The dynamic adjustments to network elements, e.g. capacity scale-up and scale-down, topology re-configuration and traffic route optimization, have an immediate impact on the offered services. SQM needs to respond and align to these network changes
- Hybridity of networks. In the hybrid – physical and virtualized – networks, digital services will be delivered over both parts. An SQM needs to extend across all network types for an unbiased vendor-independent reporting
- IoT, Industry 4.0 and SQM: With IoT introduced to communication networks, service providers have the options of becoming IoT service providers, managed IoT service providers or simply bearers of the IoT traffic. In each case, the quality criteria of the IoT services can be much higher compared to the traditional communication services. In addition, because of the wide variety of users (energy, health, robotics, manufacturing, automotive, etc.), the Service Quality Management requires new dimensions to address specificities of each of the verticals. SQM will, hence, re-define as follows:
- Assigning high importance to service reliability and service availability as key service KPIs
- Ensuring proactive maintenance in a high scale operational environment
- Faster service impact analysis to prevent network bottlenecks
- A mechanism (through automation) for fast reaction to potential service failures
- Prediction (through analytics) of service usage and geographic distribution by consumers and devices, in order to support creation of new Industry 4.0 services
Role of automation and analytics
Service Quality Management needs to be more proactive, predictive and capable of offering rapid root cause analysis (RCA). Although RCA was ensured in traditional SQM when service degradation happened and, in many cases, a service impact or what-if analysis was offered with it, more needs to be done now. Analytics added to SQM information provides more accurate failure prediction and a deeper assessment of service impact.

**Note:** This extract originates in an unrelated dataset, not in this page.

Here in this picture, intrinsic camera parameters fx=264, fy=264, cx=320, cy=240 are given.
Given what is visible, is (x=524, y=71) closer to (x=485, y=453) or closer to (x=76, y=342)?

Additionally, automation across the SQM outputs helps in managing configurations. Also, by automating root cause analysis the parent alarm can be quickly identified. Using service modeling and auto-discovery, the relationship with underlying network elements can be quickly ascertained and eliminated, reducing MTTR.
However, an integrated approach of analytics, automation and SQM requires changes in the way service data is visualized and actioned in the Operations Center today. Hosting of OSS functionalities (analytics, automation and SQM) in the cloud can accelerate the integration of the required functionalities of the Operations Center.
Underlying technologies
The architectures of these next generation SQM is based on REST APIs, Big Data cluster and OpenStack capabilities. Other than this, it is important to develop a micro-services architecture, which uses DevOps-enabled iterative processes to quickly respond to customer service needs by developing services faster. This is how the customer expectation of using new personalized/contextualized services every week or every few days will be realized. The new SQM system should also integrate well with the Orchestration ecosystem to offer closed-loop assurance; this involves integrated dynamic inventory, service catalogue-driven modeling and policy-driven service orchestration.
In Summary, for successful long-term assurance of IoT and Industry 4.0 services, a re-defined Service Quality Management system; dynamic, predictive and capable of offering rapid RCA, will assure the expected service revenue.